On a frigid night in January, 1979, Marcia Moore, 51-year-old mystic, author of nine books on yoga, astrology and regression to previous lifetimes, vanished from the face of the earth (Maclean’s, April 2, 1979). Not a trace could be found. All her belongings, including warm clothing, were in their usual places in her home in Alderwood Manor, Wash., just south of Vancouver. A blitz by bloodhounds and helicopters of a nearby forest where she liked to walk and wider searches yielded nothing. Her husband, Dr. Howard Altonian, an anesthetist, was convinced that constant use of the anesthetic drug Ketamine had stunned her into amnesia. Mystics suggested she had reached such a high state of consciousness that she dematerialized. It is now clear that her fate was far more gruesome, though the details are no less of a mystery. Two months ago her skull was found, strangely enough in the forest that was so well scoured two years before.
Snohomish County detectives, as baffled as ever, still can’t establish if she died from exposure or foul play. Her husband, initially a prime suspect himself until he passed a lie detector test, now accepts the theory of death from exposure. For 18 months after her death he searched and mourned on a heroic scale, even taking Ketamine in an attempt to reach her telepathically. Detectives went along with every clue he supplied, however bizarre. At one point, they gathered at an abandoned farm and crawled through grease traps, chicken coops and cesspools. Dr. Altonian carried a syringe and adrenaline to revive her. He tried, unsuccessfully, to carry on his wife’s work, but subsequently returned to medicine. Although Moore was the daughter of the multimillionaire founder of the Sheraton hotel chain, she walked away from several fortunes in mansions, royalties and settlements from three marriages, and left little inheritance. Says Dr. Altonian abruptly: “It’s all in the past. I have a new life now.”
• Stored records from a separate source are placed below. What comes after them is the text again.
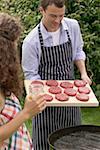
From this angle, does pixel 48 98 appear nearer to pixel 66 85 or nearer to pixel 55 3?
pixel 66 85

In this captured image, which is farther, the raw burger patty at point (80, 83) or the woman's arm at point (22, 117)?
the raw burger patty at point (80, 83)

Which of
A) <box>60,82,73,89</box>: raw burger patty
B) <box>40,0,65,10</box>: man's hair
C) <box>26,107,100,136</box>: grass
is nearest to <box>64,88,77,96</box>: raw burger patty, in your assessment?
<box>60,82,73,89</box>: raw burger patty

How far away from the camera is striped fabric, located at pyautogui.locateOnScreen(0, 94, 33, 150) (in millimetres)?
2363

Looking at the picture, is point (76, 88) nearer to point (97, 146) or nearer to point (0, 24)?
point (97, 146)

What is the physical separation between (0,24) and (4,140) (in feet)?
2.07

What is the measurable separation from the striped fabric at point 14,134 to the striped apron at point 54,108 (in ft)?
3.66

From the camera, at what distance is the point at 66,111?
12.3 feet

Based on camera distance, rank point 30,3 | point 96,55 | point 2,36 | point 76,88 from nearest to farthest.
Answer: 1. point 2,36
2. point 76,88
3. point 96,55
4. point 30,3

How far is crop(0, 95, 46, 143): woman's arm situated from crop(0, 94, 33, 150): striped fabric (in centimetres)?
5

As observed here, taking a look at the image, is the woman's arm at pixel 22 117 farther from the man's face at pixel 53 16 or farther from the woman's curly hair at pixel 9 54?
the man's face at pixel 53 16

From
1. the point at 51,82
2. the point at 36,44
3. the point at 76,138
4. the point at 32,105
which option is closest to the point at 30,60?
the point at 36,44

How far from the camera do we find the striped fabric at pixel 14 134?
2363 millimetres

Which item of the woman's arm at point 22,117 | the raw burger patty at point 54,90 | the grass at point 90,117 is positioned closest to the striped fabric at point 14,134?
the woman's arm at point 22,117

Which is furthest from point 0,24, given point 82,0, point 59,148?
point 82,0
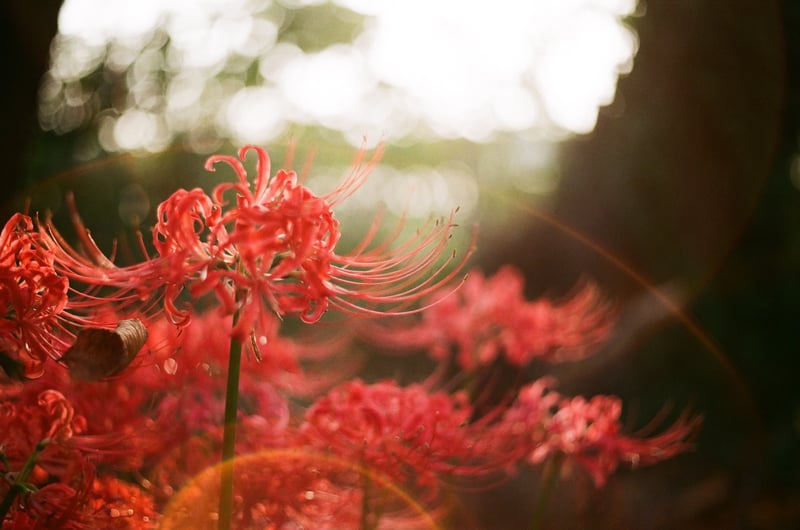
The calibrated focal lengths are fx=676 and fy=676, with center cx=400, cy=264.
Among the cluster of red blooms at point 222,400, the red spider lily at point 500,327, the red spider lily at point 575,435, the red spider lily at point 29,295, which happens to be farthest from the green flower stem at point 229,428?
the red spider lily at point 500,327

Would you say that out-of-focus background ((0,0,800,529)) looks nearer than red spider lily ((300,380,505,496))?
No

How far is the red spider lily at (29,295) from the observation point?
1.10 meters

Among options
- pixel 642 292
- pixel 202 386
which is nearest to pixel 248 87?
pixel 642 292

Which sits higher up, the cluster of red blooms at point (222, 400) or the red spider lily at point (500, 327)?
the red spider lily at point (500, 327)

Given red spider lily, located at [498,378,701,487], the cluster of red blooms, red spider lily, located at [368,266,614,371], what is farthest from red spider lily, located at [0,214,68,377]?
red spider lily, located at [368,266,614,371]

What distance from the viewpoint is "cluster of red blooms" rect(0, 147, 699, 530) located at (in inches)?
39.6

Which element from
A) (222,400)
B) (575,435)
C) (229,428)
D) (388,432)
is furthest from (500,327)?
(229,428)

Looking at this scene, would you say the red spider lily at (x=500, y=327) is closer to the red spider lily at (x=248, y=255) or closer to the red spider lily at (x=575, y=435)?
the red spider lily at (x=575, y=435)

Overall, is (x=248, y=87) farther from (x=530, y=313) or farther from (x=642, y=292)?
(x=530, y=313)

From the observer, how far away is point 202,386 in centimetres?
182

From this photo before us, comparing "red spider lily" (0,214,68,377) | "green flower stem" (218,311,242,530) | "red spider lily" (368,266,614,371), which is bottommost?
"green flower stem" (218,311,242,530)

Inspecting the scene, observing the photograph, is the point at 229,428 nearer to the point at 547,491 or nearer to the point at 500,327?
the point at 547,491

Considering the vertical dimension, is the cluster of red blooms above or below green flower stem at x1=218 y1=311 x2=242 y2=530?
above

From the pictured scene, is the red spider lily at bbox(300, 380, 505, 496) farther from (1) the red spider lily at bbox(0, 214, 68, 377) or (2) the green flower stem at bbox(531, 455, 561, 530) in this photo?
(1) the red spider lily at bbox(0, 214, 68, 377)
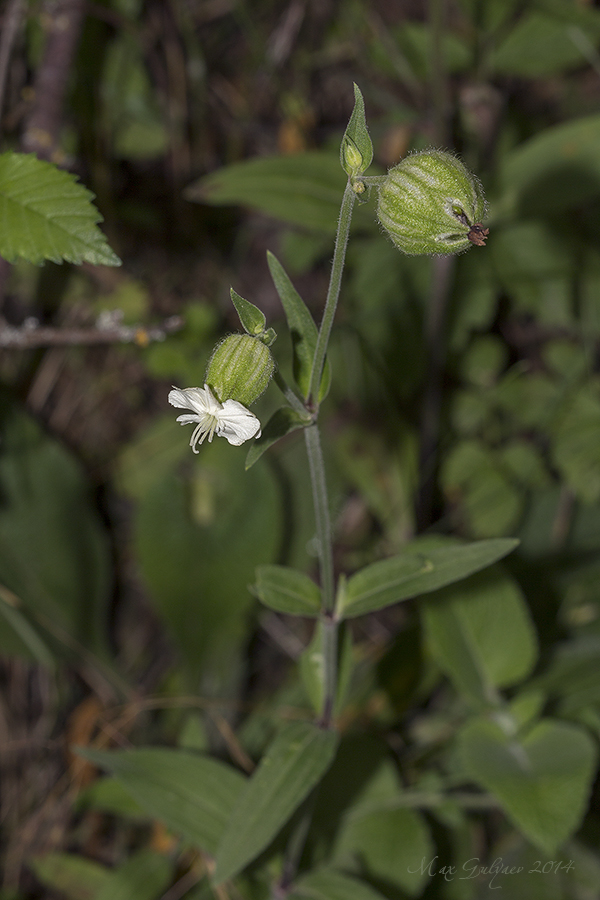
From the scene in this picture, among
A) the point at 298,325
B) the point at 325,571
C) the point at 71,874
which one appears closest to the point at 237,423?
the point at 298,325

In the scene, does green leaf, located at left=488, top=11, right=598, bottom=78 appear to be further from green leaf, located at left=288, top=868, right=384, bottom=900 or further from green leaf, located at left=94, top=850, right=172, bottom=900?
green leaf, located at left=94, top=850, right=172, bottom=900

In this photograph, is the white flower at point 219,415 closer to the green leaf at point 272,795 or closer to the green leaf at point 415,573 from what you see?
the green leaf at point 415,573

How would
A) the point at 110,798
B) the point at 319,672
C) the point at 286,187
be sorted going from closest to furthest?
1. the point at 319,672
2. the point at 110,798
3. the point at 286,187

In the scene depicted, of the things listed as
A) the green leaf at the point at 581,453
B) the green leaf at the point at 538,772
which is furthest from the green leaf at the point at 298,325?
the green leaf at the point at 581,453

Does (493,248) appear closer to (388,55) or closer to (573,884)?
(388,55)

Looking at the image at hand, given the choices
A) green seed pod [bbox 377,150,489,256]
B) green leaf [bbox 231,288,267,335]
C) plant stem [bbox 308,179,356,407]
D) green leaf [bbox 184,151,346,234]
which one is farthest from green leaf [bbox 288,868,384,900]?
green leaf [bbox 184,151,346,234]

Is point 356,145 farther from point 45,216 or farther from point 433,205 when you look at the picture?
point 45,216

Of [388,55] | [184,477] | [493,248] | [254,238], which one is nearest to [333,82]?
[388,55]
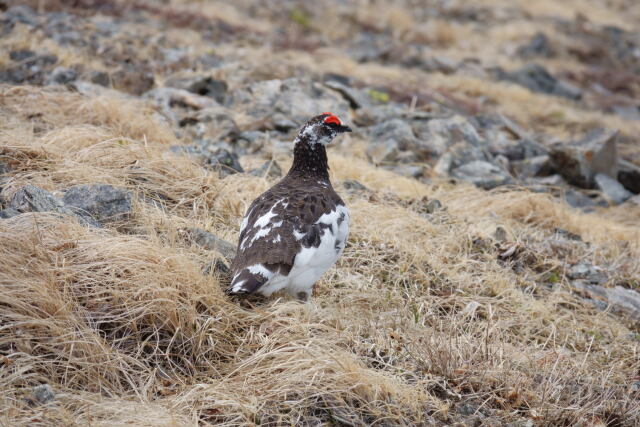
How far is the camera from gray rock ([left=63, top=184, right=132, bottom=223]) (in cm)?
427

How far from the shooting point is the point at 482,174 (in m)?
8.00

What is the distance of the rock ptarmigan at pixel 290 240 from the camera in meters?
3.69

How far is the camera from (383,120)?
9.52 m

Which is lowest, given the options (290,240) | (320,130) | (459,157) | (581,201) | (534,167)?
(581,201)

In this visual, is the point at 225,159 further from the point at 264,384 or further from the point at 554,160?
the point at 554,160

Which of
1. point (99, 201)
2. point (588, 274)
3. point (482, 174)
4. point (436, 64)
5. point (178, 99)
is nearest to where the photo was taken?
point (99, 201)

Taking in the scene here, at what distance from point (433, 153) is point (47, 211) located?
19.0ft

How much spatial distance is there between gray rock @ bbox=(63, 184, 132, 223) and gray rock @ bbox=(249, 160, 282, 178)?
2017 millimetres

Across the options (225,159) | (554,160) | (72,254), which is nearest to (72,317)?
(72,254)

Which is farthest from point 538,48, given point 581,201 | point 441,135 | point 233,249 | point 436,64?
point 233,249

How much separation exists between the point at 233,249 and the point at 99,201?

Marcia’s brother, Robin Moore, author of The Green Berets and The French Connection, is less inclined to forget. Detectives favor the possibility that animals dragged her head from her body, but Moore sees the separated head as the work of a satanic cult which ceremonially beheads its human sacrifices. Says Moore emphatically: “I don’t believe my sister died a natural death.” Moore has enlisted the support of Hans Holzer, a parapsychologist and author of Murder in Amityville, who intends to “psychometrize” Marcia’s personal belongings. The theory of psychometry, which Holzer pioneered in 1967, is that personal artifacts have, and give, memories which could contain important clues. Says Holzer: “I’ve been called in on murder cases before and know that by and large police departments have no imagination. There are overtones of a pagan cult involvement. Having known Marcia, and her somewhat uncritical involvement with people, there may be something to it.”
Other friends are highly skeptical. Says Doug Brown, who runs Phoenix Metaphysical Books in Surrey, B.C.: “Satanism is 99.9 per cent Hollywood. People into mysticism are using it as a tool for understanding, not murder. There’s a possibility that some maniac murdered Marcia, but I’m sure it isn’t witchcraft.” At this stage, perhaps only the dead woman can ever reveal the truth. Those who know Marcia know that if it’s possible she will.